In its simplest terms, Thrifty White’s program turns on three axes:

• Filling maintenance drugs for the entire chain in a state-of-the-art, robotically driven central-fill facility in Fargo, N.D., that both increases and simplifies productivity and accuracy while freeing the in-store pharmacist for the more urgent, yet often neglected or underutilized, role of interacting with the patient.

• Offering customers a program that informs the patient ahead of time when his or her maintenance prescriptions will be available for pickup, then giving that patient the option of picking up the prescriptions at the store or having them delivered to the patient’s home or business address, either by hand or by mail.

• Developing a program wherein patients can pick up all their monthly prescriptions at once, at the same, patient-specified day each month.

These core components are supplemented by a variety of other services, all designed to increase efficiency, clarify the patient’s prescription drug regimen and relieve the pharmacist of the burden of filling prescriptions, and so allow him to spend more time interacting with patients. As a result, medication compliance has been dramatically increased, to double the national average, as has the opportunity for pharmacists to monitor the health of their ­patients.

By now it’s old news in the medical profession that the failure to follow prescription drug regimes produces staggering consequences. One recent report concluded that “increasing the effectiveness of adherence interventions may have a far greater impact on the health of a population than any improvement in specific medical treatments.” Another study determined that “noncompliance is responsible for up to 26% of hospital admissions as well as 23% of nursing home admissions in our older population.”

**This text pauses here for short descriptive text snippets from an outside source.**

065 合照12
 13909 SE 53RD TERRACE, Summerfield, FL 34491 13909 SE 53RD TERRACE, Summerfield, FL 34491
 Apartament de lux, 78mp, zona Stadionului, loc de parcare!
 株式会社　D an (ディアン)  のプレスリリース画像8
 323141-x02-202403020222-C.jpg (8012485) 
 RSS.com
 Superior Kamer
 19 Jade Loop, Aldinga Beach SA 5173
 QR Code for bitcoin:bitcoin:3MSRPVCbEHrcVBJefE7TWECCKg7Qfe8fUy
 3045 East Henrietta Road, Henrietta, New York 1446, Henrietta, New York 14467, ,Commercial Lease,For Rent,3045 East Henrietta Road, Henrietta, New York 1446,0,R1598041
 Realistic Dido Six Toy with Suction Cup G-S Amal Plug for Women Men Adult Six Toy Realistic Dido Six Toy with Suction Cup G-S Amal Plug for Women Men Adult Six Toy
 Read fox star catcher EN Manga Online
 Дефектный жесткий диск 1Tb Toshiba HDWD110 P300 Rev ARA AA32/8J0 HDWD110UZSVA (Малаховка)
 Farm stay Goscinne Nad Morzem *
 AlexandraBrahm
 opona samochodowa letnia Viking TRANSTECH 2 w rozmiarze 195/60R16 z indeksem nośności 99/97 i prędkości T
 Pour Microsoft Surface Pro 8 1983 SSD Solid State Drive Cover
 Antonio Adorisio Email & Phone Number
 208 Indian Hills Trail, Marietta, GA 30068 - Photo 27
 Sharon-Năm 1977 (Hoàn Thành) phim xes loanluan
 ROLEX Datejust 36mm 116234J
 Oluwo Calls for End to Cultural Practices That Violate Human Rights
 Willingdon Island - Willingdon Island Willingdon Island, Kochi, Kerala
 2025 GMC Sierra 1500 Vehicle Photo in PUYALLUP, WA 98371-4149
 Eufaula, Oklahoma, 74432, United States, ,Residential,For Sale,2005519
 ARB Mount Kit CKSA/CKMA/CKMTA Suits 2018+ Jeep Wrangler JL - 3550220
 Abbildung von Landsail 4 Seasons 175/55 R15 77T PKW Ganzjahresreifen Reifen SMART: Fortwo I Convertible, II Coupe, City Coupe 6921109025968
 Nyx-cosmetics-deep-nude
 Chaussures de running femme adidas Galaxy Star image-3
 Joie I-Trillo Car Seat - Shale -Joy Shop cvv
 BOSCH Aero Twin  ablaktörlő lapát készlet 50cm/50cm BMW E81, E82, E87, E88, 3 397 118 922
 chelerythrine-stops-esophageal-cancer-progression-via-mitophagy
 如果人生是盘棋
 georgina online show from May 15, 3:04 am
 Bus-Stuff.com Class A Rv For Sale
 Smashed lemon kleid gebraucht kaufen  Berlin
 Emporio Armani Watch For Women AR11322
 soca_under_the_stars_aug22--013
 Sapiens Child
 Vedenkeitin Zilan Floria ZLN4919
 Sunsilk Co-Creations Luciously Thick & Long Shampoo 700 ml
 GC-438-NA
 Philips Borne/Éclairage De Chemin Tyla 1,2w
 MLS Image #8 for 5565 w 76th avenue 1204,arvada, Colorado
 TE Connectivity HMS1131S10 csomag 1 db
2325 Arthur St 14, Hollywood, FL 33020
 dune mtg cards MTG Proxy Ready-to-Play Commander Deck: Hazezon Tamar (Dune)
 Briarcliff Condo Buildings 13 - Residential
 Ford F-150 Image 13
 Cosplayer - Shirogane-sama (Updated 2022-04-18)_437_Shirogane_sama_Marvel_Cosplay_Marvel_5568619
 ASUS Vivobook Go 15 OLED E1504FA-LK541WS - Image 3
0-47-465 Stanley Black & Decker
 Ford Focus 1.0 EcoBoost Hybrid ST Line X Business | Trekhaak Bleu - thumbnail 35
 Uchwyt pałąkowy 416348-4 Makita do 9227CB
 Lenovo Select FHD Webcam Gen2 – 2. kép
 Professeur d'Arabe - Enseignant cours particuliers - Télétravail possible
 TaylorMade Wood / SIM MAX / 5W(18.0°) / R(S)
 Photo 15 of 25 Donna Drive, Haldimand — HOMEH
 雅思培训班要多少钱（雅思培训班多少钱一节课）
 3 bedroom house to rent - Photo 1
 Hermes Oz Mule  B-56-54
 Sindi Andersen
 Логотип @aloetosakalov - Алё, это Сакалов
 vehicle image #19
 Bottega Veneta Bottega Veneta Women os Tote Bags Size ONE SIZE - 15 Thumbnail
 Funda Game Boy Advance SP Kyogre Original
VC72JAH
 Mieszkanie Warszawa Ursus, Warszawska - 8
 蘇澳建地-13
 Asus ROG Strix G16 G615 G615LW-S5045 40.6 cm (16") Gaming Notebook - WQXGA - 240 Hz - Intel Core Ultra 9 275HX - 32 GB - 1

Nor is it new news that more than one patient in three in the United States does not take his medication as prescribed, or that nonadherence has been shown to result in some $300 billion each year in excess medical costs. Or that increased medication adherence can lead to healthier outcomes.

With studies routinely confirming these findings, the Thrifty White program is a compelling example of the role pharmacy can, and should, play in reducing health care costs and improving outcomes. To that end, the Thrifty White program has attracted both attention and praise from a variety of health care constituencies.

Yet the reality is that the Minnesota-based drug chain continues to fight a daily battle to convince the larger health care community that what’s good for pharmacy is even better for heath care in this country.

PBMs and other third-party providers have thus far largely ignored the success Thrifty White has achieved and, even worse, many continue to discriminate against the drug chain in favor of larger but less perspicacious, less efficient and often less enlightened rivals. As a result, this innovative drug chain, one whose efforts should be lauded, emulated and fairly reimbursed, finds itself in a position of daily having to defend a program whose results need no further justification.

Meanwhile, pharmacy as a profession continues to languish in the backwaters of the health care community, tolerated as a necessary but unwelcome incursion on larger, more serious and more romantic health care components and thus reimbursed as a commodity service rather than an indispensable component whose efficiency and effectiveness can elevate the entire health care ­community.
In the end, then, the people at Thrifty White who conceived, built and brilliantly continue to develop, advocate and extol this exemplary program should be congratulated for what they’ve done and recognized for what they believe, rather than questioned daily about the advantages of a program whose value is far beyond any dispute.

In short, Thrifty White has proven what so many other community pharmacies prove daily: The soul of this industry continues to reside in those pharmacy practitioners who are most committed to advancing health care in America — and, by so doing, justify pharmacy’s place in the larger health care community.